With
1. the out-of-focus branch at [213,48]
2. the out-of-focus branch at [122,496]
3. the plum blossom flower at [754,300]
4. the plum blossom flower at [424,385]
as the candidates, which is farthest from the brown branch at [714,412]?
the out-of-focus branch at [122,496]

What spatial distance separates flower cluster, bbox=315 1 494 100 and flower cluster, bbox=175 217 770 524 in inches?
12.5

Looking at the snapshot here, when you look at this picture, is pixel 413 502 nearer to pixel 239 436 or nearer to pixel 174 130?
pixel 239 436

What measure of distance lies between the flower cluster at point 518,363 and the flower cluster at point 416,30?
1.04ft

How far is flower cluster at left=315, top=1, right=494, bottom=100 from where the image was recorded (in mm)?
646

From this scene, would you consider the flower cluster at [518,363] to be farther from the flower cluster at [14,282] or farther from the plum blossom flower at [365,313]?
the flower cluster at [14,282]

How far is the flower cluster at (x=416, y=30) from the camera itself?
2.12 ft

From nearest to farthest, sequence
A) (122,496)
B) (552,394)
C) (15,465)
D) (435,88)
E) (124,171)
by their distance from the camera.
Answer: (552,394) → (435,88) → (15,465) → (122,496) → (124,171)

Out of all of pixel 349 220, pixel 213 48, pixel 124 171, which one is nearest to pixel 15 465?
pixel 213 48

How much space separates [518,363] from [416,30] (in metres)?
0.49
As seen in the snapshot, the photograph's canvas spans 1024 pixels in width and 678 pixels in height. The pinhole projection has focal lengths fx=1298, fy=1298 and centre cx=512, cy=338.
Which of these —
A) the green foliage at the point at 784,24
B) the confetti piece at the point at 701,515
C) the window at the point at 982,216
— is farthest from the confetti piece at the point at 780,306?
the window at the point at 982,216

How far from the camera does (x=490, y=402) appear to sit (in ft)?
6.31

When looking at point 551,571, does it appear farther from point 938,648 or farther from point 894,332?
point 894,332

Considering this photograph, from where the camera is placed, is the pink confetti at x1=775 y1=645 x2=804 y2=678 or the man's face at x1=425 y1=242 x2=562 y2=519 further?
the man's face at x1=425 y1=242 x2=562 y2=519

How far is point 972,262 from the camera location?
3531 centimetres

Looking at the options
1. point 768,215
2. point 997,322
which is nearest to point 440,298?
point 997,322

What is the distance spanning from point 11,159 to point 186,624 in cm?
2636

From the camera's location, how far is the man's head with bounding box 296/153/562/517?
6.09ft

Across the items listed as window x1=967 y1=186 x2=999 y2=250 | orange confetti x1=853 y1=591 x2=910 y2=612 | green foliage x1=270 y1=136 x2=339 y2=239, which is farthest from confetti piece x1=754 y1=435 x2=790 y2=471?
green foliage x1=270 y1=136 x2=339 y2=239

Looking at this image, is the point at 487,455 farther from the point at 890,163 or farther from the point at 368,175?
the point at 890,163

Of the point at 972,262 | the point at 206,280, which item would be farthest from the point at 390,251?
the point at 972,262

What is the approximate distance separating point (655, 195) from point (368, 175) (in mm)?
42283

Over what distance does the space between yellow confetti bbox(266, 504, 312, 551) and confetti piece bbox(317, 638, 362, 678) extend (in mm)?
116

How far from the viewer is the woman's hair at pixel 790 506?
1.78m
★ ★ ★ ★ ★ ★ ★
Render every line of the entries above as a JSON list of strings, one string per line, leaving out blank lines.

[
  "With",
  "1. the out-of-focus branch at [213,48]",
  "2. the out-of-focus branch at [122,496]",
  "3. the plum blossom flower at [754,300]",
  "4. the plum blossom flower at [424,385]",
  "as the candidates, which is farthest from the brown branch at [714,412]?",
  "the out-of-focus branch at [122,496]",
  "What spatial distance separates flower cluster, bbox=315 1 494 100 and flower cluster, bbox=175 217 770 524 in inches?",
  "12.5",
  "Looking at the snapshot here, when you look at this picture, is pixel 413 502 nearer to pixel 239 436 or nearer to pixel 174 130?",
  "pixel 239 436",
  "What measure of distance lies between the flower cluster at point 518,363 and the flower cluster at point 416,30?",
  "1.04ft",
  "How far is flower cluster at left=315, top=1, right=494, bottom=100 from where the image was recorded (in mm)?",
  "646",
  "From this scene, would you consider the flower cluster at [518,363] to be farther from the flower cluster at [14,282] or farther from the plum blossom flower at [365,313]?",
  "the flower cluster at [14,282]",
  "How far is the flower cluster at (x=416, y=30) from the camera itself?",
  "2.12 ft",
  "From nearest to farthest, sequence",
  "A) (122,496)",
  "B) (552,394)",
  "C) (15,465)",
  "D) (435,88)",
  "E) (124,171)",
  "by their distance from the camera.",
  "Answer: (552,394) → (435,88) → (15,465) → (122,496) → (124,171)",
  "Out of all of pixel 349 220, pixel 213 48, pixel 124 171, which one is nearest to pixel 15 465?",
  "pixel 213 48",
  "How much space separates [518,363] from [416,30] (in metres)?",
  "0.49",
  "As seen in the snapshot, the photograph's canvas spans 1024 pixels in width and 678 pixels in height. The pinhole projection has focal lengths fx=1298, fy=1298 and centre cx=512, cy=338.",
  "Which of these —",
  "A) the green foliage at the point at 784,24",
  "B) the confetti piece at the point at 701,515",
  "C) the window at the point at 982,216",
  "— is farthest from the confetti piece at the point at 780,306?",
  "the window at the point at 982,216",
  "How far from the camera does (x=490, y=402) appear to sit (in ft)?",
  "6.31",
  "When looking at point 551,571, does it appear farther from point 938,648 or farther from point 894,332?",
  "point 894,332",
  "Considering this photograph, from where the camera is placed, is the pink confetti at x1=775 y1=645 x2=804 y2=678 or the man's face at x1=425 y1=242 x2=562 y2=519 further?",
  "the man's face at x1=425 y1=242 x2=562 y2=519",
  "How far is point 972,262 from the camera location?",
  "3531 centimetres",
  "Looking at the options",
  "1. point 768,215",
  "2. point 997,322",
  "which is nearest to point 440,298?",
  "point 997,322",
  "What is the distance spanning from point 11,159 to point 186,624 in cm?",
  "2636",
  "From the camera's location, how far is the man's head with bounding box 296/153/562/517?",
  "6.09ft",
  "Across the items listed as window x1=967 y1=186 x2=999 y2=250 | orange confetti x1=853 y1=591 x2=910 y2=612 | green foliage x1=270 y1=136 x2=339 y2=239, which is farthest from confetti piece x1=754 y1=435 x2=790 y2=471?",
  "green foliage x1=270 y1=136 x2=339 y2=239",
  "Looking at this image, is the point at 487,455 farther from the point at 890,163 or farther from the point at 368,175?",
  "the point at 890,163",
  "Of the point at 972,262 | the point at 206,280, which item would be farthest from the point at 390,251?",
  "the point at 972,262",
  "What is the approximate distance separating point (655, 195) from point (368, 175) (in mm)?",
  "42283",
  "Over what distance does the space between yellow confetti bbox(266, 504, 312, 551) and confetti piece bbox(317, 638, 362, 678) extend (in mm)?",
  "116",
  "How far from the viewer is the woman's hair at pixel 790 506?",
  "1.78m"
]